• [Task description]: Please rewrite the data below, swapping every "fishing rod" for "walking stick" and changing nothing else.

/---

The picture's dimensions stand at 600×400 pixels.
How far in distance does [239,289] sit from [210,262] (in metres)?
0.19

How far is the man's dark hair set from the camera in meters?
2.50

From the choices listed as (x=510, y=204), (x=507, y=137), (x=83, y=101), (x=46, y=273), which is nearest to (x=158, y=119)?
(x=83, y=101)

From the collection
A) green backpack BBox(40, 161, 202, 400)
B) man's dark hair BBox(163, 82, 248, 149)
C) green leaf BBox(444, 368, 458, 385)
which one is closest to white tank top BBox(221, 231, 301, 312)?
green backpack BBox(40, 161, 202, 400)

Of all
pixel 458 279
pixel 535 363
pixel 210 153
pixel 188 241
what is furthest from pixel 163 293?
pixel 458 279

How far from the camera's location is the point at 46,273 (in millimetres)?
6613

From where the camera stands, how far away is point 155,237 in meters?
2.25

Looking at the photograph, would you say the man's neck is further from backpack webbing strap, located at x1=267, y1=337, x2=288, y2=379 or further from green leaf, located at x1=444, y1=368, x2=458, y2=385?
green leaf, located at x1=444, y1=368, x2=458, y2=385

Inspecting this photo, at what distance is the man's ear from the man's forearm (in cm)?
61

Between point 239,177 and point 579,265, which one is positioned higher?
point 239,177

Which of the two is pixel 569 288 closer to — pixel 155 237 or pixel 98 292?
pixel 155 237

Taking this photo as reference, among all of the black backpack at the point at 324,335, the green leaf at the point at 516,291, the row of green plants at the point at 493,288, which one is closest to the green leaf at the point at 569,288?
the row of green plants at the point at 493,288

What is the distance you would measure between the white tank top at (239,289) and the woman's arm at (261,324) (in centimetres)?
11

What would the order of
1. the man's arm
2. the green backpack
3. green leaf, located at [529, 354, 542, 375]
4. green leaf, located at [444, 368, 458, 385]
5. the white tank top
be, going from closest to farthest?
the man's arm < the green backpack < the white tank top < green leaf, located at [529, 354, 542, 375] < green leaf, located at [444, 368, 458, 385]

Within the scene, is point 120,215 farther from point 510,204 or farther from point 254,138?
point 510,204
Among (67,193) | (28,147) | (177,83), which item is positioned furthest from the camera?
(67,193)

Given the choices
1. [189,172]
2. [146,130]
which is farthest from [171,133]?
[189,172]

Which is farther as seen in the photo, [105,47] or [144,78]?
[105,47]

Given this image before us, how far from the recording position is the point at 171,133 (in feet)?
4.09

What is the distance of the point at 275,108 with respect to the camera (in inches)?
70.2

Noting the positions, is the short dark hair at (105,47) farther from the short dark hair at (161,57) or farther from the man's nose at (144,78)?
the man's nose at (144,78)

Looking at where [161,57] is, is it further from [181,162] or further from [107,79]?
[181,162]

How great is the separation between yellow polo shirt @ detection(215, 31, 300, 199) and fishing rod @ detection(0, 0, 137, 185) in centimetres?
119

\---

• [Solved problem]:
The picture's dimensions stand at 600×400 pixels.
How far in distance does [239,289] sit from [210,262] (in metres)?
0.19

How far is the man's dark hair set from the camera in meters?
2.50

From the choices listed as (x=510, y=204), (x=507, y=137), (x=83, y=101), (x=46, y=273), which is nearest to (x=158, y=119)?
(x=83, y=101)

From the collection
A) green backpack BBox(40, 161, 202, 400)
B) man's dark hair BBox(163, 82, 248, 149)
C) green leaf BBox(444, 368, 458, 385)
which one is closest to white tank top BBox(221, 231, 301, 312)?
green backpack BBox(40, 161, 202, 400)

Of all
pixel 458 279
pixel 535 363
pixel 210 153
pixel 188 241
what is furthest from pixel 163 293?
pixel 458 279

How far from the camera's location is the point at 46,273 (in millimetres)?
6613

From where the camera stands, how far away is point 155,237 in meters?
2.25

Looking at the photograph, would you say the man's neck is further from backpack webbing strap, located at x1=267, y1=337, x2=288, y2=379 or further from green leaf, located at x1=444, y1=368, x2=458, y2=385?
green leaf, located at x1=444, y1=368, x2=458, y2=385

Inspecting this photo, at what distance is the man's ear from the man's forearm (in cm)?
61

Between point 239,177 and point 579,265, which one is positioned higher?
point 239,177

Which of the two is pixel 569 288 closer to — pixel 155 237 or pixel 98 292?
pixel 155 237

Taking this photo as reference, among all of the black backpack at the point at 324,335, the green leaf at the point at 516,291, the row of green plants at the point at 493,288, which one is closest to the green leaf at the point at 569,288?
the row of green plants at the point at 493,288

What is the distance you would measure between the white tank top at (239,289) and the woman's arm at (261,324) (in centimetres)?
11

What would the order of
1. the man's arm
2. the green backpack
3. green leaf, located at [529, 354, 542, 375]
4. green leaf, located at [444, 368, 458, 385]
5. the white tank top
be, going from closest to farthest?
the man's arm < the green backpack < the white tank top < green leaf, located at [529, 354, 542, 375] < green leaf, located at [444, 368, 458, 385]

Within the scene, is point 120,215 farther from point 510,204 or farther from point 254,138?
point 510,204
Among (67,193) | (28,147) | (177,83), which item is positioned furthest from the camera?
(67,193)

Given the choices
1. [189,172]
2. [146,130]
which is farthest from [171,133]?
[189,172]

Which is farther as seen in the photo, [105,47] or [144,78]?
[105,47]

Given this image before us, how far from the recording position is the point at 171,133 (in feet)?
4.09

What is the distance of the point at 275,108 with respect to the camera (in inches)?
70.2

Noting the positions, is the short dark hair at (105,47) farther from the short dark hair at (161,57) or farther from the man's nose at (144,78)?
the man's nose at (144,78)

Looking at where [161,57] is, is it further from [181,162] or further from [107,79]?
[181,162]

How great is the separation between yellow polo shirt @ detection(215, 31, 300, 199) and walking stick @ detection(0, 0, 137, 185) in centimetres?
119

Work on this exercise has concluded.